Exakt dieses Verhalten erwartet der italienische Edelschneider Brioni von seinen Kunden. Denn während selbst die solvente Brioni-Zielgruppe über Abschwung, Rezession und all diese schlimmen Dinge plaudert, setzt des deutschen Kanzlers Couturier noch einen drauf: Ab sofort können sich Männer, denen ein richtig exklusiver Anzug 4 000 Euro oder mehr wert ist, den Zwirn auf den Leib schneidern lassen. Vollständig. Ohne Kompromisse.

„Bislang kommt der Kunde und probiert einen bereits fertigen Anzug an, der dann individuell angepasst wird. Künftig kommt der Klient und alles beginnt bei ihm“, sagt Massimo Orsi, Empfangschef im „Atelier“ der noblen Via Gesù in Mailand, mit gedämpfter Stimme.

Dort riecht es wie beim Geigenbauer. Die schweren Holzpanelen am Boden hat der Pariser Star-Architekt Gilles Dupuis, der unter anderem Versailles und den Élysée-Palast restauriert, aus einem Castello in der Toskana entwendet. Die schweren Ohrensessel aus Leder sehen aus, als seien sie aus einem britischen Schloss hierher gekommen. Im Hintergrund lädt eine hölzerne Bar mit alten Single Malts, XO Cognacs und erlesenen Armagnacs ein – daneben sieht man prominente Brioni- Kunden auf Schwarz-Weiß-Fotos bei der Anprobe: Clark Gable, John Wayne, Antony Quinn.

„Wir wollen eine Club-Atmosphäre schaffen“, erklärt Orsi, während er mit seinen rosafarbenen Manschettenknöpfen in Erdbeerform spielt. „Wer einfach nur kommen will, um mit einem Freund einen guten Whisky aus der Sammlung von Dottore Angeloni zu trinken, der möge dies tun.“

Wer sich dagegen in das individuelle Vergnügen des „bespoke tailoring“ stürzen will, bei dem nimmt ein Schneidermeister – nicht ein einfacher Verkäufer, wo kämen wir da denn hin? – Maß. Es wird über den Stoff und die Ausführung diskutiert. Knöpfe aus Perlmutt oder doch aus gebürstetem Titan? Reagenzglas hinter dem Revers für die Blume im Knopfloch, oder doch lieber nicht?

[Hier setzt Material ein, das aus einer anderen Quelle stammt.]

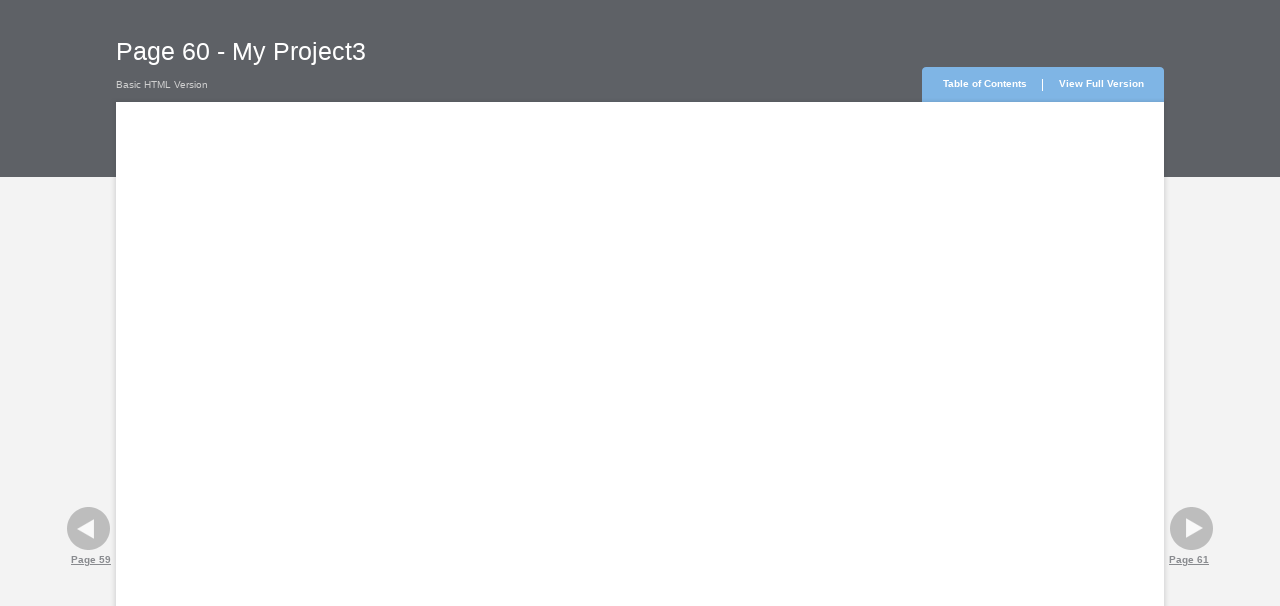

--- FILE ---
content_type: text/html; charset=UTF-8
request_url: http://davidsoussana.com/book/files/assets/basic-html/page60.html
body_size: 5068
content:
<html xmlns="http://www.w3.org/1999/xhtml">
  <head>
    <meta http-equiv="X-UA-Compatible" content="IE=edge" />
    <meta http-equiv="Content-Type" content="text/html; charset=utf-8" />
    <title>Page 60 - My Project3</title>
    <meta name="description" content="David Soussana" />
    <meta name="keywords" content="" />
    <link href="style/style.css" type="text/css" rel="stylesheet" />
    <style type="text/css">
					.divTitleHeader {width:  873px; min-height: 65px; text-align: left; position: relative;}

					.fontTitle {
					font-size:25px;
					font-family:Arial;
					color:#ffffff;
					width: 400px;
					padding: 40px 0 25px 0;
					line-height: 22px;
					}

					.divBG          {z-index: -1; position: absolute; top: 75px; left : 0px; height: 732px; width: 100%; background: #f3f3f3;}
					.divMain        {width: 873px; height: 732px; border: 0px solid black;}
					.divPage        {width: 873px; height: 732px; background: #ffffff; position: relative; border: 0px solid black;}

          .topRight       {top: -35px; right: 0px; width: 4px; height: 35px; background: url('./style/topright.png'); position: absolute;}
          .topRightBG     {top: -35px; right: 4px; width: 117px; height: 35px; background: url('./style/topbg.png') repeat-x; position: absolute;}
          .topLine        {top: -23px; right: 121px; width: 1px; height: 12px; position: absolute; background: #ffffff;}
          .topLeftBG      {top: -35px; right: 121px; width: 117px; height: 35px; background: url('./style/topbg.png') repeat-x; position: absolute;}
          .topLeft        {top: -35px; right: 238px; width: 4px; height: 35px; background: url('./style/topleft.png'); position: absolute;}

          .nextKnob       {top: 325px; left: 655px; width: 45px; height: 65px; position: absolute; text-align: left;}
          .prewKnob       {top: 325px; left: -50px; width: 45px; height: 65px; position: absolute; text-align: right;}

					.divCopy        {padding: 10px 0px;  top: 100%; right: 0px; position: absolute; text-align: right; white-space: nowrap;}

          .divBookPage    {width: 873px; height: 732px; overflow: hidden; position: relative; border : 0px solid green; padding: 0px; margin: 0px;}
					.div_items      {margin: 0px; padding: 0px; position: absolute; overflow: hidden;   border : 0px solid green;}

					</style>
    <script type="text/javascript" src="javascript/seo.js"></script>
  </head>
  <body class="bookBody">
    <div id="divTitle" align="center" class="divTitle">
      <div id="divTitleHeader" class="divTitleHeader">
        <H1 id="fontTitle" class="fontTitle">Page 60 - My Project3</H1>
      </div>
    </div>
    <div id="divTop" align="center" class="divTop">
      <div id="divBG" class="divBG"></div>
      <div id="divMain" class="divMain">
        <div id="divPage" class="divPage">
          <div id="divSeoVersion" class="divSeoVersion">
            <p class="fontSeoVersion">Basic HTML Version</p>
          </div>
          <div id="topRight" class="topRight"></div>
          <div id="topRightBG" class="topRightBG" align="center">
            <p class="fontTopVFV">
              <a id="fullVersionLink" href="../../../index.html#/60/zoomed">
                <b>View Full Version</b>
              </a>
            </p>
          </div>
          <div id="topLeftBG" class="topLeftBG" align="center">
            <p class="fontTopTOC">
              <a id="tocLink" href="./toc.html">
                <b>Table of Contents</b>
              </a>
            </p>
          </div>
          <div id="topLeft" class="topLeft"></div>
          <div id="topLine" class="topLine"></div>
          <div id="shadowTopLeft" class="shadowTopLeft"></div>
          <div id="shadowTop" class="shadowTop"></div>
          <div id="shadowTopRight" class="shadowTopRight"></div>
          <div id="shadowRight" class="shadowRight"></div>
          <div id="shadowBottomRight" class="shadowBottomRight"></div>
          <div id="shadowBottom" class="shadowBottom"></div>
          <div id="shadowBottomLeft" class="shadowBottomLeft"></div>
          <div id="shadowLeft" class="shadowLeft"></div>
          <div id="prewKnob" class="prewKnob">
            <a href="./page59.html">
              <img width="45px" height="45px" src="./style/prevactive.png" />
              <p class="fontPageNavigation">
                <b id="prewKnobTxt">Page 59</b>
              </p>
            </a>
          </div>
          <div id="nextKnob" class="nextKnob">
            <a href="./page61.html">
              <img width="45px" height="45px" src="./style/nextactive.png" />
              <p class="fontPageNavigation">
                <b id="nextKnobTxt">Page 61</b>
              </p>
            </a>
          </div>
          <div id="divBookPage" class="divBookPage" />
        </div>
      </div>
    </div>
    <script>
       checkPageInit();
       checkTopMenu();
       checkPublCom();
</script>
  </body>
</html>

Nach drei Wochen dann die erste Anprobe, nach sechs die zweite. Dauert lange, ist aufwendig. Nichts aber schlägt die Exklusivität.

Brionis Näherinnen benötigen für diesen Rolls Royce unter den Anzügen 32 Stunden netto. Da relativiert sich der stolze Anschaffungspreis. Nebenan in der „camiceria“ gibt es das passende Hemd dazu, bald soll eine Schuhwerkstatt hinzukommen und damit diesen Hinterhof im Herzen des alten Mailands wieder in die guten alten Zeiten zurückversetzen, träumt Brioni-Boss Umberto Angeloni.

Der will einfach noch mehr bieten, als die heimische Konkurrenz – also Kiton, Loro Piana, Ermenegildo Zegna. Dabei ist schon die übliche Brioni-Kollektion für den Sommer 2004, die gerade bei der Mailänder Modewoche präsentiert wurde, alles andere normal: Knüller sind federleichte Jacken aus Krawattenseide, ohne jegliche Fütterung oder Einsätze. „Um die herzustellen, muss man richtig nähen können, sonst sieht das unförmig aus, wie ein Putzlumpen,“ grinst stolz ein Brioni-Verkäufer.